Items listed in a dataset:
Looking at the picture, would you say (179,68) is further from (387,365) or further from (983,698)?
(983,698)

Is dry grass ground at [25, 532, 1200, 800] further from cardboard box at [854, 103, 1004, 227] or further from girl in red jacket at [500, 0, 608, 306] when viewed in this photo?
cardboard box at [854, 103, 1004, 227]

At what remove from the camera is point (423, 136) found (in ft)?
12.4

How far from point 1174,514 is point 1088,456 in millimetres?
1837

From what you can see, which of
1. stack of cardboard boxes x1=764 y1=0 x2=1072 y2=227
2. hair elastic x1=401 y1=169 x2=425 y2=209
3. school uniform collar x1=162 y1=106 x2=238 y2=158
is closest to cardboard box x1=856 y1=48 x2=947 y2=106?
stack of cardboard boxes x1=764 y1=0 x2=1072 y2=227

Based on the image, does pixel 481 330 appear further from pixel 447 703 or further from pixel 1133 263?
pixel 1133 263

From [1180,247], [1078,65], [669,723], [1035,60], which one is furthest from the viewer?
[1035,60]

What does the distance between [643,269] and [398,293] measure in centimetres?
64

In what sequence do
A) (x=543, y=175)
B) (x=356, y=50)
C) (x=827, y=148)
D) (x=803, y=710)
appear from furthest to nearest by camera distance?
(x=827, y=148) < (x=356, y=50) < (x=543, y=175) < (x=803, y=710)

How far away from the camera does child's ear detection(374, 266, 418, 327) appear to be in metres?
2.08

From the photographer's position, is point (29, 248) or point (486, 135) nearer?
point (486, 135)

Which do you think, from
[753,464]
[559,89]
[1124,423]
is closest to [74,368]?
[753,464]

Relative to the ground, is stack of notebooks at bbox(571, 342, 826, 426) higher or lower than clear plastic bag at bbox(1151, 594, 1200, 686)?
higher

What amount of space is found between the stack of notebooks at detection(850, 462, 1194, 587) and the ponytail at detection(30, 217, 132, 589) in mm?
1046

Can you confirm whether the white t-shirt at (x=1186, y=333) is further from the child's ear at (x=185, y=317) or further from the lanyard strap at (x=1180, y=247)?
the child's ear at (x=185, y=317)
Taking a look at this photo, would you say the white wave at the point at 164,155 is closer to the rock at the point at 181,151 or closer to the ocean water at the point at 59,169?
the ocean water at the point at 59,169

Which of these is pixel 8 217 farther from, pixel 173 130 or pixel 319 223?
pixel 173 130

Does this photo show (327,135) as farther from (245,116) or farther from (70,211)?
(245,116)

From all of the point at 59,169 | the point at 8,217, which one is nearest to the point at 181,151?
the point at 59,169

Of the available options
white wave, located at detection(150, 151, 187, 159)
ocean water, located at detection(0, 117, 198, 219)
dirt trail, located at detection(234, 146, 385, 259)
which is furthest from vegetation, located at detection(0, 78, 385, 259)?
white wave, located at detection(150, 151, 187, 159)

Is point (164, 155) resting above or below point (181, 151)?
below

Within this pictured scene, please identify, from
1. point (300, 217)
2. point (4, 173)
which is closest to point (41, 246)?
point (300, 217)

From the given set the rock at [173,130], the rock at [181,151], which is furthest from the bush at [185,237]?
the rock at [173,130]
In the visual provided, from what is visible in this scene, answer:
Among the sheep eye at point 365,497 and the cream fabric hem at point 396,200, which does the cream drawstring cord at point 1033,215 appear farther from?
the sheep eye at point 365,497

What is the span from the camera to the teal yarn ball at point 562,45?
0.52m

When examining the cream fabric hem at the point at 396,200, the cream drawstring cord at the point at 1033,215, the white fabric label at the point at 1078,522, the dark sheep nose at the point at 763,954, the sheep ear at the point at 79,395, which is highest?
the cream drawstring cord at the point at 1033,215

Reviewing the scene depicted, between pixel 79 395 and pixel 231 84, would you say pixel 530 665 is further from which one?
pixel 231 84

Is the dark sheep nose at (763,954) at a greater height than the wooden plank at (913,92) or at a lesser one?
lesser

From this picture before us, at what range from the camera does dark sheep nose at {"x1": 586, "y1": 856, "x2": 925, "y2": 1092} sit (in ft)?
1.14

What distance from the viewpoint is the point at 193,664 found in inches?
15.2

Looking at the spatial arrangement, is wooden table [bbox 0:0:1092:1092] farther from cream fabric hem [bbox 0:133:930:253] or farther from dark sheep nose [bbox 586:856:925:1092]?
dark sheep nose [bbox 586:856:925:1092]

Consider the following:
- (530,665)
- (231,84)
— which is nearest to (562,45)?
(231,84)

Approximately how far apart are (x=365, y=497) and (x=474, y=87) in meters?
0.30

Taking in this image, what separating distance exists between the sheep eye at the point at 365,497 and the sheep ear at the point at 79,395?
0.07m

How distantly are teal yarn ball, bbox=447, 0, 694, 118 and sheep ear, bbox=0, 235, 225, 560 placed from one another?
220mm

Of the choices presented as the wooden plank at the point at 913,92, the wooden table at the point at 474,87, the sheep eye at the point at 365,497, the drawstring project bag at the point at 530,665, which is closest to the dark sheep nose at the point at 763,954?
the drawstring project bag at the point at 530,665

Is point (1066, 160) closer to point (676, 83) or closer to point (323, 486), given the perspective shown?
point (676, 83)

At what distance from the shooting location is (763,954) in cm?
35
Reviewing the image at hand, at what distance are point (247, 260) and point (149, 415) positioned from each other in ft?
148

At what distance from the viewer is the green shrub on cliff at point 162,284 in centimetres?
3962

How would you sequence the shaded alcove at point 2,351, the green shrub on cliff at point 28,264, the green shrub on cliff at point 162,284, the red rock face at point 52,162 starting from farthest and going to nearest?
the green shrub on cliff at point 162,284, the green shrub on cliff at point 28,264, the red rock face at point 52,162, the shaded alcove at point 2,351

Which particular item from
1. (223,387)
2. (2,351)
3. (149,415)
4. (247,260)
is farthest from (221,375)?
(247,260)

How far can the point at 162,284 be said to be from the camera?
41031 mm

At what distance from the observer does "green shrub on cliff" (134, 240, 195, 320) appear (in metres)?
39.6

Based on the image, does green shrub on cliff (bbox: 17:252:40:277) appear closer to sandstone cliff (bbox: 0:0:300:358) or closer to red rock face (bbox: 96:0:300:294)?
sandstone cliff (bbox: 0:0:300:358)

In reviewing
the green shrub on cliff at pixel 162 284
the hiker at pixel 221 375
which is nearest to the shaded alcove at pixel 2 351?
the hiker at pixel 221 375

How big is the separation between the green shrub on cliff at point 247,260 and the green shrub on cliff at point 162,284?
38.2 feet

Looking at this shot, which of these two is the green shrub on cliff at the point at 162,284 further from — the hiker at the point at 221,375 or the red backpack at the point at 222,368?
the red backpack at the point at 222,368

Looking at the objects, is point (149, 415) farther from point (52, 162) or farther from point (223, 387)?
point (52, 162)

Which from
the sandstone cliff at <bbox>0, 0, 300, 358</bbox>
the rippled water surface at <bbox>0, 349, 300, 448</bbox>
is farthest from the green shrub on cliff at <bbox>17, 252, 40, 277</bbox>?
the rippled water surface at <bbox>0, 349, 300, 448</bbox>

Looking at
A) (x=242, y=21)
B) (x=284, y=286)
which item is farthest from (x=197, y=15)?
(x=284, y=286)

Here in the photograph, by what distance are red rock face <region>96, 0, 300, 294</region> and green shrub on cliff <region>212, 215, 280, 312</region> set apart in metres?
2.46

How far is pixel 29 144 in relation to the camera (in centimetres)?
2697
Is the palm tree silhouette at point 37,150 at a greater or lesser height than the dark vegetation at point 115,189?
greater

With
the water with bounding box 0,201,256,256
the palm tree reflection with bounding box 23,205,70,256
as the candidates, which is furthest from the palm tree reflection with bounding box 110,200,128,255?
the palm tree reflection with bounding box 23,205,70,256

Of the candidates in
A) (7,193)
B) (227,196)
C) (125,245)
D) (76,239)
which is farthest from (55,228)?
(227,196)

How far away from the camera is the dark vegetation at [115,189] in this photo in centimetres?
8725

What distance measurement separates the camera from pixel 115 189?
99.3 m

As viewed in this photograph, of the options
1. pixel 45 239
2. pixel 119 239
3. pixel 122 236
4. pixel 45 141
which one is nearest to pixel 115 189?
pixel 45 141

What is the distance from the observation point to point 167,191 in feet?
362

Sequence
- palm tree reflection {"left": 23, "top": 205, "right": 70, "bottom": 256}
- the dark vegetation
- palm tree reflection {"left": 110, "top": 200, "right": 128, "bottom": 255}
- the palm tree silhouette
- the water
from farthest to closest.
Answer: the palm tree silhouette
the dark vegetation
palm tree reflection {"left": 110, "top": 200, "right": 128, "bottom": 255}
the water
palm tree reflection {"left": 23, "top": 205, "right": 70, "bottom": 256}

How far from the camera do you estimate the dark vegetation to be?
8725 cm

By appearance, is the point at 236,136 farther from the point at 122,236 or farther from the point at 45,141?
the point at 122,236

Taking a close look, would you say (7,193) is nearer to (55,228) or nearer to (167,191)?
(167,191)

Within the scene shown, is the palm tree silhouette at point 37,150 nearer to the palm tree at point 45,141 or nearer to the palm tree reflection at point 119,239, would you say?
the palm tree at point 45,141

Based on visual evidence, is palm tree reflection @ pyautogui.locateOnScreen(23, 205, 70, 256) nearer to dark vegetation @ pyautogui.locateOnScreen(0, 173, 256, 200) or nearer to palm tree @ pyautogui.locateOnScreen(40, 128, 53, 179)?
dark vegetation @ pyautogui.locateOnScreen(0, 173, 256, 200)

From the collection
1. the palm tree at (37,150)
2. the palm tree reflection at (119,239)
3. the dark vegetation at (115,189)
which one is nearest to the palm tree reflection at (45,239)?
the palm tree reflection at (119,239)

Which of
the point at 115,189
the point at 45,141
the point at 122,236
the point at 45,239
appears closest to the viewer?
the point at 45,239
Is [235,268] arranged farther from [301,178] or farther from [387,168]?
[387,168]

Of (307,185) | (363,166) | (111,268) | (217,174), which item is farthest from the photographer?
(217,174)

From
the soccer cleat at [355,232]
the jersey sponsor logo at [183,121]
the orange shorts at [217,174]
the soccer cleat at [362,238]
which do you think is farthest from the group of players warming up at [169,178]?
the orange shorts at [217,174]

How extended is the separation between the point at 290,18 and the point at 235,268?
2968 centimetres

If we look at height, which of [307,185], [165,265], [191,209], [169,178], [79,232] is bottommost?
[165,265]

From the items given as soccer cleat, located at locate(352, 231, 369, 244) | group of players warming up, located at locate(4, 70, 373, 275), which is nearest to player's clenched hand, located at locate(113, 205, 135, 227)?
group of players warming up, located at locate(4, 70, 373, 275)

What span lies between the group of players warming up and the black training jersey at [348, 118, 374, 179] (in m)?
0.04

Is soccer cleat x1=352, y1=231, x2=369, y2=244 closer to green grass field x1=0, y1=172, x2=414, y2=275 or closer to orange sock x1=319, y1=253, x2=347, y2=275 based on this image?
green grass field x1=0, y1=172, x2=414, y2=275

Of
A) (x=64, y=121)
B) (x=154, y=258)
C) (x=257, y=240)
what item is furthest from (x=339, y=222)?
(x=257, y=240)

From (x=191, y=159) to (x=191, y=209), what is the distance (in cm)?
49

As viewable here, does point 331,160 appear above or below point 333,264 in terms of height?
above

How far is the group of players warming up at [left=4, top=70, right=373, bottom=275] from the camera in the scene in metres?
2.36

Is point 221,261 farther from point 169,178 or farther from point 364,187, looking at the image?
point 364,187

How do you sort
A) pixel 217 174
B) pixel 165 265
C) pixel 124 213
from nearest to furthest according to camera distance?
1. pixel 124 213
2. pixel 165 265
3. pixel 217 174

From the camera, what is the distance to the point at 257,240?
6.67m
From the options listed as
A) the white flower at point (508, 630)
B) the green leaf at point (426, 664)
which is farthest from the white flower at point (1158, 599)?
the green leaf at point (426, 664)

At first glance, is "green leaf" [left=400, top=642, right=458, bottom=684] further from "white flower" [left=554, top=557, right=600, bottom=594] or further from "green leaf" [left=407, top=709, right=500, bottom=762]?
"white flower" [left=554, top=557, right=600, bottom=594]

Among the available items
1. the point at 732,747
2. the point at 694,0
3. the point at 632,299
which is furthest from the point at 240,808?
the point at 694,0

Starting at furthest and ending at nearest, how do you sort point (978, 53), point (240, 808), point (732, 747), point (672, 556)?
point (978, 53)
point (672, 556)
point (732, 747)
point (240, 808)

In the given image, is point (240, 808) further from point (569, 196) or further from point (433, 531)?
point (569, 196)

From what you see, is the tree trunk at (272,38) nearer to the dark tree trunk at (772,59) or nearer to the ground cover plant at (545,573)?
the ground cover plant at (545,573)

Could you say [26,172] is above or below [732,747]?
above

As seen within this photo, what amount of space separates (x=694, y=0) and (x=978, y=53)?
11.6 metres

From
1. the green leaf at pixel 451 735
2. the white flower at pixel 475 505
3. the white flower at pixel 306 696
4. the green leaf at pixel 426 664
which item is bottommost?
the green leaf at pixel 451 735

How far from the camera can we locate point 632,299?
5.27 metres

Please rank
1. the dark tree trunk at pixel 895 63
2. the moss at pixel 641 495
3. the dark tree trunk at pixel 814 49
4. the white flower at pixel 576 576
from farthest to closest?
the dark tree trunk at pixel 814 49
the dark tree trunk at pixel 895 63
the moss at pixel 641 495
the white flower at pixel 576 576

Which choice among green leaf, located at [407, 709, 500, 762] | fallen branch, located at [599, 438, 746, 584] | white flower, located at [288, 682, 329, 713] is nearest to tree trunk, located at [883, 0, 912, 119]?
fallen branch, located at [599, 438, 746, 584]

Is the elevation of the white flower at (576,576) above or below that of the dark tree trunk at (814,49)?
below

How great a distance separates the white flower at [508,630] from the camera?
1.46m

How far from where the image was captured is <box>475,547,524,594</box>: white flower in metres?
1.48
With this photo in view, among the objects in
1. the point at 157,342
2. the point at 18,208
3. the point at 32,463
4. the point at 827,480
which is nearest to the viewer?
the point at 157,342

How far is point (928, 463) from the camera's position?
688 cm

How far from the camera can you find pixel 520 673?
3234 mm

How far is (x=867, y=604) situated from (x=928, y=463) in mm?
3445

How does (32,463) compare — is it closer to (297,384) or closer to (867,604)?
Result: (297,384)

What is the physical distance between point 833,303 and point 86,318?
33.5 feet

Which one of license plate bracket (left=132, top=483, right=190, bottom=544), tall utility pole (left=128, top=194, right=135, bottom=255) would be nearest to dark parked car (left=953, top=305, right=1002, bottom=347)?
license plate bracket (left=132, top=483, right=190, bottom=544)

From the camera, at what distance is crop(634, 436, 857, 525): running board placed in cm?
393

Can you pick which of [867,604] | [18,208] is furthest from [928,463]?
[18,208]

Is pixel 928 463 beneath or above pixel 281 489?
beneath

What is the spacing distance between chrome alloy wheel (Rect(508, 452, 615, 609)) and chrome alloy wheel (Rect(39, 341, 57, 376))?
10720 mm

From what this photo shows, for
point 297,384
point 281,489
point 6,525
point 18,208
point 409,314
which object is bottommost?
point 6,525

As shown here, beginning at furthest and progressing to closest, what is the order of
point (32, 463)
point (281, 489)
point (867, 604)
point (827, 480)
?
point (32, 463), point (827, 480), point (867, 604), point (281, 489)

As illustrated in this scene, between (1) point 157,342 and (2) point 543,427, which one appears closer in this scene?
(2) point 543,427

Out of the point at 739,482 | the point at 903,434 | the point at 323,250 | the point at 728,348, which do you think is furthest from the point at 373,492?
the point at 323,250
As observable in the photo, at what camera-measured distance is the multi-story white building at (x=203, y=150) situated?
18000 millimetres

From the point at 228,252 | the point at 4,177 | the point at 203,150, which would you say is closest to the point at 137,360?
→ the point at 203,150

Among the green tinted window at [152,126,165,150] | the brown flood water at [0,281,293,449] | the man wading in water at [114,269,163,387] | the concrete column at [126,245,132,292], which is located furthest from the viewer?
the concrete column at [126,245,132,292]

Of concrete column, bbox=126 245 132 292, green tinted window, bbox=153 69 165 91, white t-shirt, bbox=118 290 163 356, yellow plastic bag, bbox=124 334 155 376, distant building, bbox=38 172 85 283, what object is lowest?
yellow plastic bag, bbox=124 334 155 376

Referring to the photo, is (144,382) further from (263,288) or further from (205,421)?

[DIRECTIVE] Reproduce verbatim the items between the line containing "Is pixel 928" and the line containing "point (32, 463), point", inclusive.

[EXERCISE RESPONSE]
Is pixel 928 463 beneath or above pixel 281 489?
beneath

What is the spacing distance between chrome alloy wheel (Rect(508, 452, 615, 609)) and chrome alloy wheel (Rect(39, 341, 57, 376))?
10720 mm

From what this photo shows, for
point 297,384
point 281,489
point 6,525
point 18,208
point 409,314
which object is bottommost?
point 6,525

As shown here, beginning at furthest and progressing to closest, what is the order of
point (32, 463)
point (281, 489)
point (867, 604)
point (827, 480)
?
point (32, 463), point (827, 480), point (867, 604), point (281, 489)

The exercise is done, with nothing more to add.